* Aim of the task *
Which lines in the records below contain the word "output"? Report each of them.

* Record excerpts *
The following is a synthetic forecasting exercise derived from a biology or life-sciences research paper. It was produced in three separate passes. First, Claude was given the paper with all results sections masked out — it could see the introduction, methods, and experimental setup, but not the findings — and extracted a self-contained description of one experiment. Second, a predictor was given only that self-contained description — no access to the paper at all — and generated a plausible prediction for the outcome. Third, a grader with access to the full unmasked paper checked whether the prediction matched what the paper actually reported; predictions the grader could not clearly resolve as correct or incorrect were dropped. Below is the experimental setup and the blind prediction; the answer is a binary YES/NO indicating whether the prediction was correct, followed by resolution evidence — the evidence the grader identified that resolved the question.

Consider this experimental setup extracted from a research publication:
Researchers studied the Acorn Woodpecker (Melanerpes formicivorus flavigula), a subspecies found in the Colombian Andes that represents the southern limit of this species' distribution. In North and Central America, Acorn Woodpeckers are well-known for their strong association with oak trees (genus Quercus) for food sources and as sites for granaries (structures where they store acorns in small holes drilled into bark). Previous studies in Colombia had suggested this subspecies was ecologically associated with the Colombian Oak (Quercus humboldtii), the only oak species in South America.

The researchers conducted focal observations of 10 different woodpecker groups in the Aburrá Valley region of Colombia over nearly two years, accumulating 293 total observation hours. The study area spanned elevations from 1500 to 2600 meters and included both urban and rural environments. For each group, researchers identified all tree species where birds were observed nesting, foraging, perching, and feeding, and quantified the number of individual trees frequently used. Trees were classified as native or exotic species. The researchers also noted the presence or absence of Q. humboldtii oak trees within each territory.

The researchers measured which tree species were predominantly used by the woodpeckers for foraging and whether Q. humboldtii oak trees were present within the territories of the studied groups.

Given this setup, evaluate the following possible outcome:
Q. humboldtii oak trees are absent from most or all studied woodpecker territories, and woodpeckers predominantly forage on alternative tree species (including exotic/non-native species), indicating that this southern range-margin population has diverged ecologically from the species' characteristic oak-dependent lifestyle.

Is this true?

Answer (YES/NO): YES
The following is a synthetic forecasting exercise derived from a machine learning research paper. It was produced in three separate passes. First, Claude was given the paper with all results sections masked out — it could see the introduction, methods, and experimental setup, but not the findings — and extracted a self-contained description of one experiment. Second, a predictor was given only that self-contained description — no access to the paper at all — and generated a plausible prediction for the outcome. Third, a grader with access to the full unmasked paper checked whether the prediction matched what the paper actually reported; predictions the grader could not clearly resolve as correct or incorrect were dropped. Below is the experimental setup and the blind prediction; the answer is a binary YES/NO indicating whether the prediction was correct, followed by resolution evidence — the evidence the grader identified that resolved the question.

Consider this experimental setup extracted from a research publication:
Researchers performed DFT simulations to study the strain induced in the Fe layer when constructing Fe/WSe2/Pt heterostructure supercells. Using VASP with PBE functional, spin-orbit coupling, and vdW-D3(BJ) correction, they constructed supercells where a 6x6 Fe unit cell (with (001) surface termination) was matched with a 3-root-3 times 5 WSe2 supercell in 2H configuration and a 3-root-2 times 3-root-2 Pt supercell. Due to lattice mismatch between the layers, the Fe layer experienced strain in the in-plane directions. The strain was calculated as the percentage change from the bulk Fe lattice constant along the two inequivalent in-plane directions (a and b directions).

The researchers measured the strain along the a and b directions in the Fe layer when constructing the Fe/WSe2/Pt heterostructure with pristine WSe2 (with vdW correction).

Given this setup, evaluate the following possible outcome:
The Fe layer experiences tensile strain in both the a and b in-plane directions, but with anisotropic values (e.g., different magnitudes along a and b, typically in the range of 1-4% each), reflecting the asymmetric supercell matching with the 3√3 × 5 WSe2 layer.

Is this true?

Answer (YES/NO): NO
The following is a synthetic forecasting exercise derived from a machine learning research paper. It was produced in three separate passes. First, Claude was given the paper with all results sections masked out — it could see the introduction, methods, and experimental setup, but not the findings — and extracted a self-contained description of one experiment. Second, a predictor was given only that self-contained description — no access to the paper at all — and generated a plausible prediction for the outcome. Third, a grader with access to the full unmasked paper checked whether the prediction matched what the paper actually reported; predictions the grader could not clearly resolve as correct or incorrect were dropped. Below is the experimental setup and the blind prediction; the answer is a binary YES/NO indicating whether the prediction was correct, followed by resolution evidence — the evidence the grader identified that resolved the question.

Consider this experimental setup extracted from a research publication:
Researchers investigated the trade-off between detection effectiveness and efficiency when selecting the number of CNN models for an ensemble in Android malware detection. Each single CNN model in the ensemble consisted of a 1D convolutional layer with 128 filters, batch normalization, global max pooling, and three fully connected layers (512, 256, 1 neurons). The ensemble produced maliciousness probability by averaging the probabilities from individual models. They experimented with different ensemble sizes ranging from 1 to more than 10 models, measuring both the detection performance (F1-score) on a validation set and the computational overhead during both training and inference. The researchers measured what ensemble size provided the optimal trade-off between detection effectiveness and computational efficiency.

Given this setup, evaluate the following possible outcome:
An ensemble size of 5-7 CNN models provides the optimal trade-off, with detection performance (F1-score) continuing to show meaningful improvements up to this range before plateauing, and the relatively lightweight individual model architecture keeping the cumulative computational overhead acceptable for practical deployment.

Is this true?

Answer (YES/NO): YES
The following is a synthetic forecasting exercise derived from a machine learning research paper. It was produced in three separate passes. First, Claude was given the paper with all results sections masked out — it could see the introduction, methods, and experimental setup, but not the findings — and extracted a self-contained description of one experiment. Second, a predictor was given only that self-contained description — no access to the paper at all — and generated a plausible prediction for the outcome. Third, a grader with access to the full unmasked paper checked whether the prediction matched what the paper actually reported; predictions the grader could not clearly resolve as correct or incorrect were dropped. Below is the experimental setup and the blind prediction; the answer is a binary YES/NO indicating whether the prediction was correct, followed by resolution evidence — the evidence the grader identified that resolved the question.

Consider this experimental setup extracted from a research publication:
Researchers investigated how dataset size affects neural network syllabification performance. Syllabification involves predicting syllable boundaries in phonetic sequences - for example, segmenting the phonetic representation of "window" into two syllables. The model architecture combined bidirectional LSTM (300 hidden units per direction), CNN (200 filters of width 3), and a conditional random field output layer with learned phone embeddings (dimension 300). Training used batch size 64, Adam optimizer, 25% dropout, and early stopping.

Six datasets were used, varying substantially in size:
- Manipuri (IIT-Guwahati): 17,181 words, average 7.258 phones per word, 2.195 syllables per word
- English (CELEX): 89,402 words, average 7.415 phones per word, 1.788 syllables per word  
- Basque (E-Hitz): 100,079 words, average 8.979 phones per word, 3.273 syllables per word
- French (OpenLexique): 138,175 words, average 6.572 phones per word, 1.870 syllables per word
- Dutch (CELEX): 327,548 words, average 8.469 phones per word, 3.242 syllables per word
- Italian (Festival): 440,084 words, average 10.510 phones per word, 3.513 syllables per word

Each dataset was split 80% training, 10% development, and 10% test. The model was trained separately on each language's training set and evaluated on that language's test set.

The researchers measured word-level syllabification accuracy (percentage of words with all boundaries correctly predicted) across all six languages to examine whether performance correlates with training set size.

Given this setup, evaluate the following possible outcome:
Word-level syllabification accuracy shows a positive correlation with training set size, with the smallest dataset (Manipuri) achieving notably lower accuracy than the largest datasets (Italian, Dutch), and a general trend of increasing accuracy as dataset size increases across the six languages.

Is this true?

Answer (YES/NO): YES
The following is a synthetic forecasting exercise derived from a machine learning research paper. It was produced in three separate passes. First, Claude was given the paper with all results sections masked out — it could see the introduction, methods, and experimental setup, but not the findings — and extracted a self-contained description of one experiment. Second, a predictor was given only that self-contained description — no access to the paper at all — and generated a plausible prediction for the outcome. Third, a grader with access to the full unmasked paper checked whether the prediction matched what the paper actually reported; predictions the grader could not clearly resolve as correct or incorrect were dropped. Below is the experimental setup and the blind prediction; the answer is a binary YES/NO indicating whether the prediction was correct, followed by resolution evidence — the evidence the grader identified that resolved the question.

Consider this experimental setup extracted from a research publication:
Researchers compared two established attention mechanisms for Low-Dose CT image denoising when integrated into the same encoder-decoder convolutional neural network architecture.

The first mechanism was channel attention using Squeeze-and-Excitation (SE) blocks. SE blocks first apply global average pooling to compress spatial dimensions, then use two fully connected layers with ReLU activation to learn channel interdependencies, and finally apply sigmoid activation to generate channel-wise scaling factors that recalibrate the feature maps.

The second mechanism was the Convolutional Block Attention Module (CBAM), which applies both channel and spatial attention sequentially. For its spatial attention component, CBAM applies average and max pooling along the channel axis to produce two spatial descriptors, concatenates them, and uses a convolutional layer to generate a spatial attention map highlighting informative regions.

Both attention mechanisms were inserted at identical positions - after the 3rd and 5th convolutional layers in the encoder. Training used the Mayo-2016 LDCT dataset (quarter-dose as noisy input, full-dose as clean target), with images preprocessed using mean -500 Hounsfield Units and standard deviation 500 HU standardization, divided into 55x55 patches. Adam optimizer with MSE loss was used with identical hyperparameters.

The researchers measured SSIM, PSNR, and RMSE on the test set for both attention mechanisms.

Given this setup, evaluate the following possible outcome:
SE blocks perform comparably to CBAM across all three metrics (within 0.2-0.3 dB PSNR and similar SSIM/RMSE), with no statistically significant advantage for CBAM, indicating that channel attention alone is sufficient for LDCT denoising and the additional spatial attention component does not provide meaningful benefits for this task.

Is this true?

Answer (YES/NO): YES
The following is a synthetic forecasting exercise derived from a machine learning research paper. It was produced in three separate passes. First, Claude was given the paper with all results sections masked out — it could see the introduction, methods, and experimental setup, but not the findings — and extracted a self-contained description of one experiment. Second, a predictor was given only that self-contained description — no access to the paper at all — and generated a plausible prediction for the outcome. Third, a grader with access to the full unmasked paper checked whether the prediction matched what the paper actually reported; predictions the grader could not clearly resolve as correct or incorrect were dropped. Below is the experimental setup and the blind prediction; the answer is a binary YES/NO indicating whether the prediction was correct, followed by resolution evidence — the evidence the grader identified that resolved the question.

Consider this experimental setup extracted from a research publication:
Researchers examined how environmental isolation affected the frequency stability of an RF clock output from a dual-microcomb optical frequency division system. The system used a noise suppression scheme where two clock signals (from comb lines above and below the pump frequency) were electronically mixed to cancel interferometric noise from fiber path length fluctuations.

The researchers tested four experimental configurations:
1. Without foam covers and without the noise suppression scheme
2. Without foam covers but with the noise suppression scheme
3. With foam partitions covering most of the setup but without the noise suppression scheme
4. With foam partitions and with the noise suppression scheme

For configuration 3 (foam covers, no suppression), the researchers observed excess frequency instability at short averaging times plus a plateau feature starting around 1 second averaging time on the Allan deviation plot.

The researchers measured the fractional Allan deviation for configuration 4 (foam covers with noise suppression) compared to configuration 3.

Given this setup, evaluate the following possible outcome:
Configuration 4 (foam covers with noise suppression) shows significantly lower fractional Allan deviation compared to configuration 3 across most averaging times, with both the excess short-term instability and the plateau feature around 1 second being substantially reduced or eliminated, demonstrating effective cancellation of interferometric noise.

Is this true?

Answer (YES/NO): YES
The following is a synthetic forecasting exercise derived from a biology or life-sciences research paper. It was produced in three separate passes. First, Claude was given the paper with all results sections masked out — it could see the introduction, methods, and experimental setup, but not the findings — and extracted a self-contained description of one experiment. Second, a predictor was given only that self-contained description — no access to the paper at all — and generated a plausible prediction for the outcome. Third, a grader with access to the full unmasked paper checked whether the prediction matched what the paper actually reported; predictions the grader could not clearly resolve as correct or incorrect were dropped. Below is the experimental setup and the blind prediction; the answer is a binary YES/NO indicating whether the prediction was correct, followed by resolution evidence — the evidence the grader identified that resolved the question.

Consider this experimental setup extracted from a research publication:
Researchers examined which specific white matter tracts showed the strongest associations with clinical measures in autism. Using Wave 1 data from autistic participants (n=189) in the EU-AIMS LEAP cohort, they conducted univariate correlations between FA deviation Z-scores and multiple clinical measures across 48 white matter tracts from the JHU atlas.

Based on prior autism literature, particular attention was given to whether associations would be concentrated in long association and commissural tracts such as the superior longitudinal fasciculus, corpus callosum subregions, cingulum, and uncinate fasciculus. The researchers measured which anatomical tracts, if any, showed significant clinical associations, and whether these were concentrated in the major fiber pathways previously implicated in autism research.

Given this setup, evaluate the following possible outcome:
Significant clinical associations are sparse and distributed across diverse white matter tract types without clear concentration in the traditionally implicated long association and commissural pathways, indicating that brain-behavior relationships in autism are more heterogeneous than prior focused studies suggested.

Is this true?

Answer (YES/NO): NO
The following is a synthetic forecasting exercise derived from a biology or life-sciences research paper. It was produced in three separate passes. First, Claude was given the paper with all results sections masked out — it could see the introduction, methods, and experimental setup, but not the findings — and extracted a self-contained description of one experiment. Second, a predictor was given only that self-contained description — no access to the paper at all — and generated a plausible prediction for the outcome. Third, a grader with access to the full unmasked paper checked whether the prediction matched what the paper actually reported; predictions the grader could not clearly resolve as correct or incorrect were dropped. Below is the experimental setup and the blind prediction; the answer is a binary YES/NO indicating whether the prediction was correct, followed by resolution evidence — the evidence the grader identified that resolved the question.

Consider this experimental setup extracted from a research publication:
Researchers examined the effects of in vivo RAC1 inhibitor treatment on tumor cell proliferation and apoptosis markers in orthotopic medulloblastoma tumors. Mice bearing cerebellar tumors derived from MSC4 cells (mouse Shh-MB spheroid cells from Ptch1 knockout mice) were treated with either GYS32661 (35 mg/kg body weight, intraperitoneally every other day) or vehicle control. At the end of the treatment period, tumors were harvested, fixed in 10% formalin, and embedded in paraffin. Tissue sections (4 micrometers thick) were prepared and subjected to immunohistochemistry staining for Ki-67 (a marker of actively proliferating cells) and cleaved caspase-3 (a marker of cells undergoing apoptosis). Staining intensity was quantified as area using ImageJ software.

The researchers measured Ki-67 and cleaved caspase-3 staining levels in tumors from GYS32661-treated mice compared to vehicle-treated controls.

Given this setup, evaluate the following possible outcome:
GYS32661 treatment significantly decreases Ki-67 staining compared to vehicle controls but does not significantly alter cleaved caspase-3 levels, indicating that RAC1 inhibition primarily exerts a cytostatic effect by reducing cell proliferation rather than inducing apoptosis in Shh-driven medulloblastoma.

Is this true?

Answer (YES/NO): NO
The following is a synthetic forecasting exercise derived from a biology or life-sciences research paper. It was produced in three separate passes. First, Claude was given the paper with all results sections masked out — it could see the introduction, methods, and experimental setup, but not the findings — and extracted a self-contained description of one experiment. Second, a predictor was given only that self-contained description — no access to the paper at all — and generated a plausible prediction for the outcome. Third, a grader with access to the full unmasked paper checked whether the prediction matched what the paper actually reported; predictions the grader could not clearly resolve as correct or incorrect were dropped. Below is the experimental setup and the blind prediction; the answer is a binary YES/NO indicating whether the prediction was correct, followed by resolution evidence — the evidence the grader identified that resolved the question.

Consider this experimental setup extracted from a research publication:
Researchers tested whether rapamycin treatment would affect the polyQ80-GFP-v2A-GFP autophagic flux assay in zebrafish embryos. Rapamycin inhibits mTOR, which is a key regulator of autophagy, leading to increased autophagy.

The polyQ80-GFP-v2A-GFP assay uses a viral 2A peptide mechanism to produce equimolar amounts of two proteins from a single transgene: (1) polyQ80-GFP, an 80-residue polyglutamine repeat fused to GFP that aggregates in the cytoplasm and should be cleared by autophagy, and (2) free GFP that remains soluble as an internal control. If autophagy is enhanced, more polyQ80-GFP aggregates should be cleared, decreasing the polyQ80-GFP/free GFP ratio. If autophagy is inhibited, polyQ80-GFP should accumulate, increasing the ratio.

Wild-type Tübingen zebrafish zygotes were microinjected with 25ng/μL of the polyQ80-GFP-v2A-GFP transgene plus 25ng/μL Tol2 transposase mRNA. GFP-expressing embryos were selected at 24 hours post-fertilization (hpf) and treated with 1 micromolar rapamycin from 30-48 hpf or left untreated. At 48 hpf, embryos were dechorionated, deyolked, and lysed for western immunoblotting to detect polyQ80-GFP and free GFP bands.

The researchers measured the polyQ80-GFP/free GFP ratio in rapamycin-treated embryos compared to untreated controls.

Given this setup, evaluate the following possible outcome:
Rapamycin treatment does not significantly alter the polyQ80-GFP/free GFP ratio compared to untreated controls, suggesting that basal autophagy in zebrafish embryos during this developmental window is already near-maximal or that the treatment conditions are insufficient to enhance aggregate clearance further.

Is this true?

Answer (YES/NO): NO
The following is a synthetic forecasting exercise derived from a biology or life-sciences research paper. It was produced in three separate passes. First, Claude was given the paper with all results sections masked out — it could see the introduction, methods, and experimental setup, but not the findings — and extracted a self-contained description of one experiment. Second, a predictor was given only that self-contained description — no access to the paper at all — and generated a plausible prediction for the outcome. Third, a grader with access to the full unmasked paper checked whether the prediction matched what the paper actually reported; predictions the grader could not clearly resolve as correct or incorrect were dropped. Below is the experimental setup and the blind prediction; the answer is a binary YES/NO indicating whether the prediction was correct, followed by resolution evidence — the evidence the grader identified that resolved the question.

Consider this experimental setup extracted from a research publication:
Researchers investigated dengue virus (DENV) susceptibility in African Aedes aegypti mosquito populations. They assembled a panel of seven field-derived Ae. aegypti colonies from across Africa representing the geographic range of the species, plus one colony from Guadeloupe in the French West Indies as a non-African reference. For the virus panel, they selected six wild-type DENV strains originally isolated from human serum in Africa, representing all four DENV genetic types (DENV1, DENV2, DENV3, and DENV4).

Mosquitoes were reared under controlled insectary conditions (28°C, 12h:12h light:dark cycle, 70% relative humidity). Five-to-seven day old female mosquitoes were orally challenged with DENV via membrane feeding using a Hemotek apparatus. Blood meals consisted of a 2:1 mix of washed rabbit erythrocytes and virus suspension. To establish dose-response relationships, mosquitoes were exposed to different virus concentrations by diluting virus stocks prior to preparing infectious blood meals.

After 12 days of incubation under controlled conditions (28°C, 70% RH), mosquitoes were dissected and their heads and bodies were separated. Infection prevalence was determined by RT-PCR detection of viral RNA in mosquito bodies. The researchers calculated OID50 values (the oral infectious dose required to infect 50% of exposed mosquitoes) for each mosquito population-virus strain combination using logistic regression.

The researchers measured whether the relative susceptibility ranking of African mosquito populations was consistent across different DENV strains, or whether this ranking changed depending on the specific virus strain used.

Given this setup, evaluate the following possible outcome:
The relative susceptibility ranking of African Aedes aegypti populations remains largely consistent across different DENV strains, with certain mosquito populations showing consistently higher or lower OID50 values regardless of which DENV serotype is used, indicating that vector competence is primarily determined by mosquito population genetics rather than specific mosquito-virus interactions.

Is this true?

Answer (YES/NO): NO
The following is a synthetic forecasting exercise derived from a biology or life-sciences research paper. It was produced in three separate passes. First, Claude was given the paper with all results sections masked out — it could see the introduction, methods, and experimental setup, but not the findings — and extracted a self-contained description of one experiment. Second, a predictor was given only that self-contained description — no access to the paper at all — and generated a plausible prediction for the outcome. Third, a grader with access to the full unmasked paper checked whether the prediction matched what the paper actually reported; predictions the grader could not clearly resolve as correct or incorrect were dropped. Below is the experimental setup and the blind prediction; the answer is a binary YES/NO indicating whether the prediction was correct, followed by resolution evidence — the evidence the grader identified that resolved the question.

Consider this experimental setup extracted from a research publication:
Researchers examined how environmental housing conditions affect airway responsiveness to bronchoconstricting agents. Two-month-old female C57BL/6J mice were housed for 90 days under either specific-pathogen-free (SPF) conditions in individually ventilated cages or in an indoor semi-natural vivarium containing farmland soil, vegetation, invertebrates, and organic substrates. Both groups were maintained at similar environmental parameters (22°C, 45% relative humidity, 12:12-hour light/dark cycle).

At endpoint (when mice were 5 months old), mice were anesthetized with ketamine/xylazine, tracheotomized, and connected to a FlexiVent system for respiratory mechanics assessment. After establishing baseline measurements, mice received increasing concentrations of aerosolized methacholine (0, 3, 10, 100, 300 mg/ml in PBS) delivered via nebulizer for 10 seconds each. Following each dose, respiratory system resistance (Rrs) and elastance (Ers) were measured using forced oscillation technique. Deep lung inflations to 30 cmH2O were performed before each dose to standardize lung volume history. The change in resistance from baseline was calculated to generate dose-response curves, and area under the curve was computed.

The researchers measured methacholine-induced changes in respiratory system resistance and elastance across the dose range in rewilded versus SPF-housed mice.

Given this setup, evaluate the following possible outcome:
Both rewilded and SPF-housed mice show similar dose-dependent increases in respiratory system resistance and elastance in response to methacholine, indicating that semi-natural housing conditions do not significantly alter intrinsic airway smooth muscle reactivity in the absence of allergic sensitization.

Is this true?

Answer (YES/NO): NO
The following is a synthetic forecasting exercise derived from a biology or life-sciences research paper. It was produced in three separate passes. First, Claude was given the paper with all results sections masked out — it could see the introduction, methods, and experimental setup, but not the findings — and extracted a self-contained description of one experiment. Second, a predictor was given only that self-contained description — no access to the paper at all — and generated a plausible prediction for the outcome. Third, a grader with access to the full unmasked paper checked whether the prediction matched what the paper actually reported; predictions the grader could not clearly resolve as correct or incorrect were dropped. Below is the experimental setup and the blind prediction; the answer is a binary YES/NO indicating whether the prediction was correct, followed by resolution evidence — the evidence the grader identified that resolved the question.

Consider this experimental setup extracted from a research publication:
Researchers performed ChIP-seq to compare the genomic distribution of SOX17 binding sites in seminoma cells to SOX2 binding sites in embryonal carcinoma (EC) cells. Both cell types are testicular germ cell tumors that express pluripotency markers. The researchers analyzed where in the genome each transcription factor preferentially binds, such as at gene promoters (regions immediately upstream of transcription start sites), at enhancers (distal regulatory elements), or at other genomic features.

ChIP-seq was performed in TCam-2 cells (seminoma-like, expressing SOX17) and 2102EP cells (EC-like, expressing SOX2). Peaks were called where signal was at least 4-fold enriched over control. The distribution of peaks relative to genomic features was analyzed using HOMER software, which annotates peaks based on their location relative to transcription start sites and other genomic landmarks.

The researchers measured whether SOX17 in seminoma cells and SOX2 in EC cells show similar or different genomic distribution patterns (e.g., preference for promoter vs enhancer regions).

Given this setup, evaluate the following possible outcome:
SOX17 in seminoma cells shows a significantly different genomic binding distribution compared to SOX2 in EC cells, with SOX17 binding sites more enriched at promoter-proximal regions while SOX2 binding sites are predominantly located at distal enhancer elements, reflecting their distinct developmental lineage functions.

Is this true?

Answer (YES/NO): NO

* Response for this exercise *
Researchers investigated how dataset size affects neural network syllabification performance. Syllabification involves predicting syllable boundaries in phonetic sequences - for example, segmenting the phonetic representation of "window" into two syllables. The model architecture combined bidirectional LSTM (300 hidden units per direction), CNN (200 filters of width 3), and a conditional random field output layer with learned phone embeddings (dimension 300). Training used batch size 64, Adam optimizer, 25% dropout, and early stopping.
Researchers examined how environmental isolation affected the frequency stability of an RF clock output from a dual-microcomb optical frequency division system. The system used a noise suppression scheme where two clock signals (from comb lines above and below the pump frequency) were electronically mixed to cancel interferometric noise from fiber path length fluctuations.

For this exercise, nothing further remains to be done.